SHORT EXERCISE: Which lines run from the one containing "Of fallen branch" to the end of the entries? Quote them exactly, and nothing else.

Records contained in a dataset:
────────────────────────────────────────
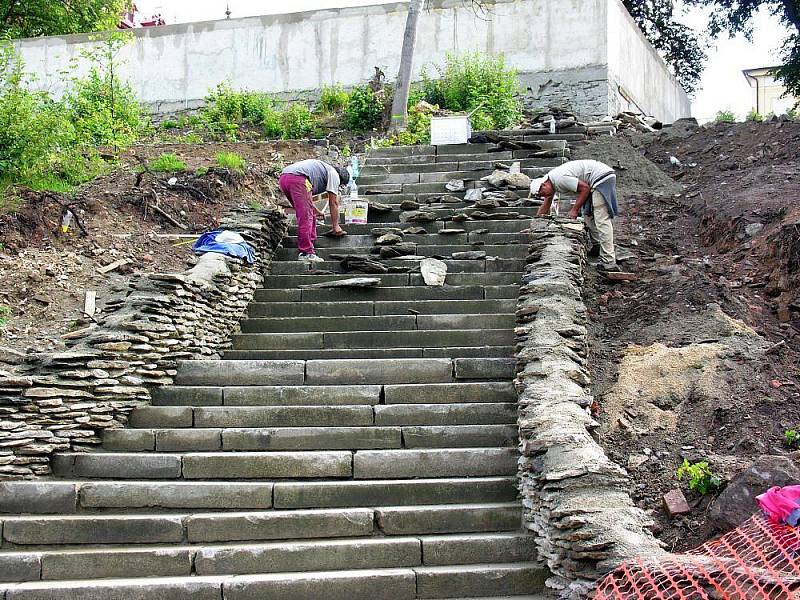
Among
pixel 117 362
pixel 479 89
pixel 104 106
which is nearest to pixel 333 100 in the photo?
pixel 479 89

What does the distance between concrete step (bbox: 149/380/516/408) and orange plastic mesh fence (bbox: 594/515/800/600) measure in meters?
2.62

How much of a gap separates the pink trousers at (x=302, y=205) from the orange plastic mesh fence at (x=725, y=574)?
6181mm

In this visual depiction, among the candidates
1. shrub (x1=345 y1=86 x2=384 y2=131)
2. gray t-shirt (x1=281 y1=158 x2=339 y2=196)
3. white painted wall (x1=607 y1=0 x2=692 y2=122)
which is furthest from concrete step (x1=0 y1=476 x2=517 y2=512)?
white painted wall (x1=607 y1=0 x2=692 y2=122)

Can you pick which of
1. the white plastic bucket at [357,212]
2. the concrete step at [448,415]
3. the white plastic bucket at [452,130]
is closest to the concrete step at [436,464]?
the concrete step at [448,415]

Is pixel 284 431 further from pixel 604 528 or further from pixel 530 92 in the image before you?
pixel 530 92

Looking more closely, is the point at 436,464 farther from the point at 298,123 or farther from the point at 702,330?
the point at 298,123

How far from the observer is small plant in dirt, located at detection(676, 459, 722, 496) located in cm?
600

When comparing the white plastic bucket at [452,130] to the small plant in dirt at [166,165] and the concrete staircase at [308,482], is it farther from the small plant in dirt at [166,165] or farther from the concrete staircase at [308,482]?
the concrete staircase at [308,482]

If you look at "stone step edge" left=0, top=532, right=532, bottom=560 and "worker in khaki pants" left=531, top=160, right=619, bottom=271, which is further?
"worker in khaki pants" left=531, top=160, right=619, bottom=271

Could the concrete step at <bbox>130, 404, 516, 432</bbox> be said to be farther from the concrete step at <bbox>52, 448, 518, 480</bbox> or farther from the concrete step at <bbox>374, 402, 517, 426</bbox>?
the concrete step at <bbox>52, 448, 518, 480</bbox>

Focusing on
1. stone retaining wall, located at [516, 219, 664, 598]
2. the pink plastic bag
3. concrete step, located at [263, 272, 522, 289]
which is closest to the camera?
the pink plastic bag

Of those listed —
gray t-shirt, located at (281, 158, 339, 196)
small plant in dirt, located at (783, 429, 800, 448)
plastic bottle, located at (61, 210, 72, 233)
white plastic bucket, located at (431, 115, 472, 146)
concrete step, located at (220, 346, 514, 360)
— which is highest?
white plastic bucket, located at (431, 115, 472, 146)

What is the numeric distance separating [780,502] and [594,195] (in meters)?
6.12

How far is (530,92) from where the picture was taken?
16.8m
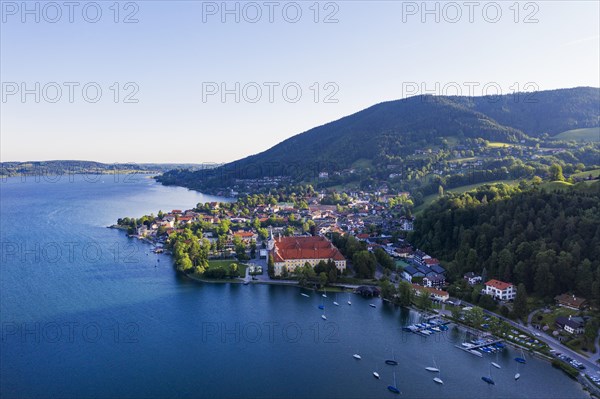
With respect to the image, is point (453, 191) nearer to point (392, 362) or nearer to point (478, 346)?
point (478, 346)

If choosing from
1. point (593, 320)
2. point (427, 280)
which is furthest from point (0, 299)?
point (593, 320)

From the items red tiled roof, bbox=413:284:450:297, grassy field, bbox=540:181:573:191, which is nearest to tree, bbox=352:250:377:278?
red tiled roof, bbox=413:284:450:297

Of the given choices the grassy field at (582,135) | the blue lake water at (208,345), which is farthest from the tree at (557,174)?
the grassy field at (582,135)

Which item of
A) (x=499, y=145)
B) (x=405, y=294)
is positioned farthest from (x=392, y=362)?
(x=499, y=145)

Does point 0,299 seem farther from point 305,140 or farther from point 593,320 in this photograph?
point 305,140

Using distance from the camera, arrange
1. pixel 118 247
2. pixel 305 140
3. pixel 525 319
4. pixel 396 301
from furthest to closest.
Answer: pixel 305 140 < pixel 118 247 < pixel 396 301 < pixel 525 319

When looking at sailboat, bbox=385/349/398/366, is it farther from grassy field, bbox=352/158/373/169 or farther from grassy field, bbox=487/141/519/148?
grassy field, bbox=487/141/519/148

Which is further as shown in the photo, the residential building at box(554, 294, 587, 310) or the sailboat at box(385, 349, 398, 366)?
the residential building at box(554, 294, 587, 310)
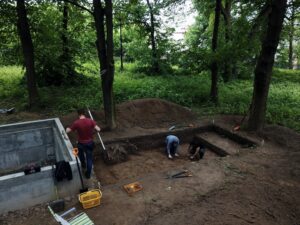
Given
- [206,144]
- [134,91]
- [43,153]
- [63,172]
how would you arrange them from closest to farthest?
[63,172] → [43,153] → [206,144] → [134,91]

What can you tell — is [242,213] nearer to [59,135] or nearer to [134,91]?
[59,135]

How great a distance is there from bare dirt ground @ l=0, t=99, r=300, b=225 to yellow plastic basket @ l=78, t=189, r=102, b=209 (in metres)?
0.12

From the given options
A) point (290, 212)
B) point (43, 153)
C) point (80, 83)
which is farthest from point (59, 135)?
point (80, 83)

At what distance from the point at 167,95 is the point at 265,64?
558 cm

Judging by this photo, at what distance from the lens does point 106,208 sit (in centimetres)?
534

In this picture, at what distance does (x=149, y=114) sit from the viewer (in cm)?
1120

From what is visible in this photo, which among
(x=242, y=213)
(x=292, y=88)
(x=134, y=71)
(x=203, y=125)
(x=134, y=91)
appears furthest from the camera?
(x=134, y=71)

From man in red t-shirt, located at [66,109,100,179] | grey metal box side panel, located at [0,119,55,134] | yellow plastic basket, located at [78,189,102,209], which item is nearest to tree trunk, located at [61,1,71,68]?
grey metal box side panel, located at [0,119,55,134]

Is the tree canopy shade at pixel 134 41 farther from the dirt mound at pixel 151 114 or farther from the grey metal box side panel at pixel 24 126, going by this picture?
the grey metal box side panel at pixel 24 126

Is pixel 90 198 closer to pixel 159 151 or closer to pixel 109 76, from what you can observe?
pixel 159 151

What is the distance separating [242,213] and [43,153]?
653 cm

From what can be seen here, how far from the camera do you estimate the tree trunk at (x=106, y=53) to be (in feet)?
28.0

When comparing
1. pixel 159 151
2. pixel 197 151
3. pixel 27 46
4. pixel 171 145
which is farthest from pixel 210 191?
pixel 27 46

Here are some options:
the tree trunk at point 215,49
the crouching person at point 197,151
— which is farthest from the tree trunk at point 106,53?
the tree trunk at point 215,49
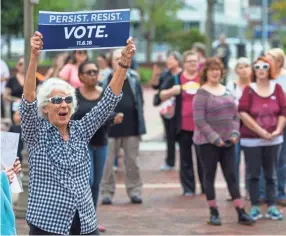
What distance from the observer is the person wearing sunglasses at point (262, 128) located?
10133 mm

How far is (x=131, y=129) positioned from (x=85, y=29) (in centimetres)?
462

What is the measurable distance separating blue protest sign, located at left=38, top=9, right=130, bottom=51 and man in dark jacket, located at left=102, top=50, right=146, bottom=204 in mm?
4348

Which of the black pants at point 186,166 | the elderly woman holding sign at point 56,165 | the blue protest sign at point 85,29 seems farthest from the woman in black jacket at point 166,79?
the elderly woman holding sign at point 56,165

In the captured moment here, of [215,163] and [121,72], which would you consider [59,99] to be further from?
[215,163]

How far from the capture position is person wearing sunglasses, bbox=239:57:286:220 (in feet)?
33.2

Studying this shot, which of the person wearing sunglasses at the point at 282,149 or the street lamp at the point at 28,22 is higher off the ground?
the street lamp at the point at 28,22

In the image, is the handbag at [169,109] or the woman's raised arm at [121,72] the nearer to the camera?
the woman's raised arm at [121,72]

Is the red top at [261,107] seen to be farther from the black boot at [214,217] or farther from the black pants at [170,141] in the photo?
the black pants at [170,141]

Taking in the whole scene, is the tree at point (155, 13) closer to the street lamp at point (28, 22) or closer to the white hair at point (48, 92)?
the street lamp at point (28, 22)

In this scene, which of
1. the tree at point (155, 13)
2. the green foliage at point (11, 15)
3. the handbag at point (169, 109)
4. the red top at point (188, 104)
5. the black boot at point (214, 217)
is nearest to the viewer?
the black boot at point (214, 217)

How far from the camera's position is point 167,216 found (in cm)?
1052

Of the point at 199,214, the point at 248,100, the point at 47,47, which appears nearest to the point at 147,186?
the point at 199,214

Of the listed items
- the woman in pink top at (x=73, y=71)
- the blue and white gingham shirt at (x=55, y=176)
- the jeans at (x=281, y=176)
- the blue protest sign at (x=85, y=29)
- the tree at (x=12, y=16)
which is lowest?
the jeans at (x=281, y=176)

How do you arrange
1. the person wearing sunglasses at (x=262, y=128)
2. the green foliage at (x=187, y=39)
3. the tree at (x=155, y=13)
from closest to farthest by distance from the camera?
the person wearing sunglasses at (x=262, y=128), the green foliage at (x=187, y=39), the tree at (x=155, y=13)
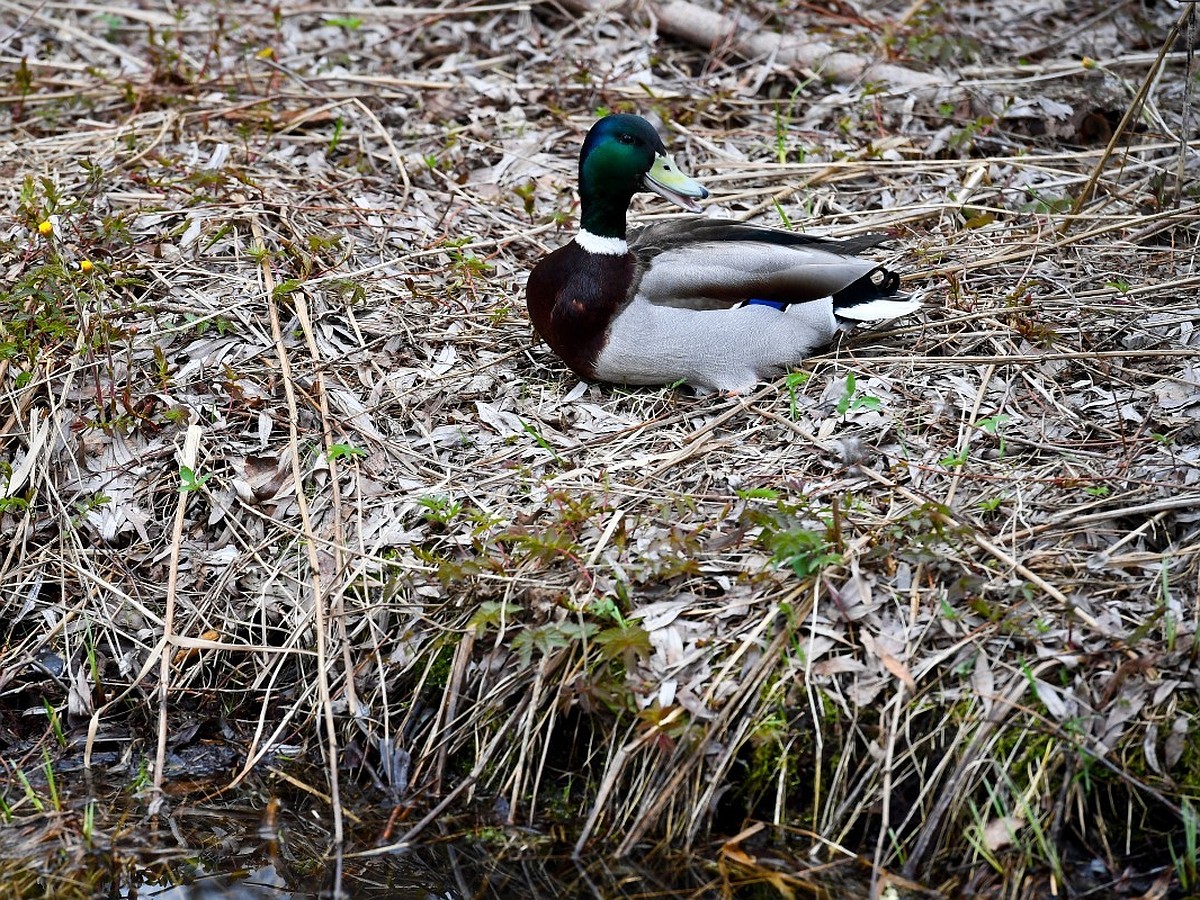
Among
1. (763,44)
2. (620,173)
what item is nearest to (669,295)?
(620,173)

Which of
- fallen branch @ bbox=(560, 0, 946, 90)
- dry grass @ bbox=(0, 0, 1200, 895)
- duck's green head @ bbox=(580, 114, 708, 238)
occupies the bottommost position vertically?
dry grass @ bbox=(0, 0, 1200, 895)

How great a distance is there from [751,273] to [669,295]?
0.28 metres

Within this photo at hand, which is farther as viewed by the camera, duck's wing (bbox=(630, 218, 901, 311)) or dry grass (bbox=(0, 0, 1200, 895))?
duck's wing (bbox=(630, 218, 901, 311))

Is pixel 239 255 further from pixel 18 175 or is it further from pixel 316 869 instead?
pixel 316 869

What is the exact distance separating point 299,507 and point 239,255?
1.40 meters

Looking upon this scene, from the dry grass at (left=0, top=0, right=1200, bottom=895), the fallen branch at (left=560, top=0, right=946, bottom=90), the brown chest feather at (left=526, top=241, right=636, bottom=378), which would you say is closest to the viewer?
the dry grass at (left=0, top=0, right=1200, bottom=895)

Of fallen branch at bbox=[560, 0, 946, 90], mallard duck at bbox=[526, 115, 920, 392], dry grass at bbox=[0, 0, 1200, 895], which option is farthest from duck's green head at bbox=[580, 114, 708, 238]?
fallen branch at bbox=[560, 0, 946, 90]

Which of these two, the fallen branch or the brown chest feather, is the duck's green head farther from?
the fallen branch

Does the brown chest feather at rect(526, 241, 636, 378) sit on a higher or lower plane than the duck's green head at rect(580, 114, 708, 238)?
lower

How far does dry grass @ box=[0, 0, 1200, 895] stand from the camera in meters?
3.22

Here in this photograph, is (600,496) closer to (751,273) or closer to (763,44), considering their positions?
────────────────────────────────────────
THE SOLUTION:
Of fallen branch at bbox=[560, 0, 946, 90], mallard duck at bbox=[526, 115, 920, 392], dry grass at bbox=[0, 0, 1200, 895], which option is farthest from duck's green head at bbox=[580, 114, 708, 238]?
fallen branch at bbox=[560, 0, 946, 90]

Which of these two, the fallen branch or the brown chest feather, is the duck's green head farther from?
the fallen branch

Does the brown chest feather at rect(526, 241, 636, 378) sit on a higher or lower plane than the duck's green head at rect(580, 114, 708, 238)?
lower

How far does dry grass @ box=[0, 0, 1200, 895] stand from the camera in meters?
3.22

Here in this photograph, is (600,496) closer to (751,273) or closer to (763,44), considering their positions?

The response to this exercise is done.